TEXTAUSZUG ::
+ + + + +

Urteil vom 29. Oktober 2010
 
II. sozialrechtliche Abteilung
 
Besetzung
 
Bundesrichter U. Meyer, Präsident,
 
Bundesrichter Seiler, Bundesrichterin Pfiffner Rauber,
 
Gerichtsschreiberin Dormann.
 
 
Verfahrensbeteiligte
 
IV-Stelle Basel-Landschaft,
 
Hauptstrasse 109, 4102 Binningen,
 
Beschwerdeführerin,
 
gegen
 
R.________,
 
vertreten durch Advokatin Dr. Monika Guth,
 
Beschwerdegegnerin.
 
Gegenstand
 
Invalidenversicherung
 
(Invalidenrente, Einkommensvergleich),
 
Beschwerde gegen den Entscheid
 
des Kantonsgerichts Basel-Landschaft
 
vom 26. März 2010.
 
Sachverhalt:
 
A.
 
Die 1957 geborene R.________ meldete sich im Dezember 2004 bei der Invalidenversicherung zum Leistungsbezug an. Nach Abklärungen und Durchführung des Vorbescheidverfahrens sprach ihr die IV-Stelle Basel-Landschaft mit Verfügung vom 11. September 2009 eine ganze Invalidenrente (bei einem Invaliditätsgrad von 100 %) vom 1. Januar 2005 bis 31. Januar 2007 zu. Hingegen verneinte sie einen Rentenanspruch ab Februar 2007 mit der Begründung, der Invaliditätsgrad betrage seit 3. Oktober 2006 37 % und seit 29. November 2007 33 %.
 
B.
 
In Gutheissung der durch R.________ erhobenen Beschwerde stellte das Kantonsgericht Basel-Landschaft mit Entscheid vom 26. März 2010 ihren Anspruch auf eine Viertelsrente der Invalidenversicherung ab 1. Februar 2007 fest.
 
C.
 
Die IV-Stelle Basel-Landschaft führt Beschwerde in öffentlich-rechtlichen Angelegenheiten und beantragt, die Verfügung vom 11. September 2009 wieder herzustellen.
 
R.________ und das kantonale Gericht schliessen auf Abweisung der Beschwerde. Das Bundesamt für Sozialversicherungen verzichtet auf eine Stellungnahme.
 
Erwägungen:
 
1.

+ + + + +

AUFGABENSTELLUNG 1 :: Stimmen die folgenden Aussagen mit dem Textauszug überein? Antworte zu jeder mit Ja oder Nein und zitiere die entscheidenden Worte wörtlich: (a) Die IV-Stelle sprach R.________ eine ganze Invalidenrente vom 1. Januar 2005 bis 31. Januar 2007 zu. (b) Das Kantonsgericht stellte einen Anspruch auf eine halbe Rente ab 1. Februar 2007 fest. (c) Das Bundesamt für Sozialversicherungen beantragt die Abweisung der Beschwerde.
AUFGABENSTELLUNG 2 :: Entnimm bitte dem Textauszug wortgetreu die Stelle von „Urteil vom 29.“ bis „Gerichtsschreiberin Dormann.“.

GESPEICHERTE DATEN ::
+ + + + +

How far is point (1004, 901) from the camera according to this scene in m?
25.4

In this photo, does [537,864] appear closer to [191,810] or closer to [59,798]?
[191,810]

+ + + + +

LÖSUNG 1 ::
(a) Ja: „sprach ihr die IV-Stelle Basel-Landschaft mit Verfügung vom 11. September 2009 eine ganze Invalidenrente (bei einem Invaliditätsgrad von 100 %) vom 1. Januar 2005 bis 31. Januar 2007 zu“
(b) Nein: „stellte das Kantonsgericht Basel-Landschaft mit Entscheid vom 26. März 2010 ihren Anspruch auf eine Viertelsrente der Invalidenversicherung ab 1. Februar 2007 fest“
(c) Nein: „Das Bundesamt für Sozialversicherungen verzichtet auf eine Stellungnahme.“

LÖSUNG 2 ::
Urteil vom 29. Oktober 2010
 
II. sozialrechtliche Abteilung
 
Besetzung
 
Bundesrichter U. Meyer, Präsident,
 
Bundesrichter Seiler, Bundesrichterin Pfiffner Rauber,
 
Gerichtsschreiberin Dormann.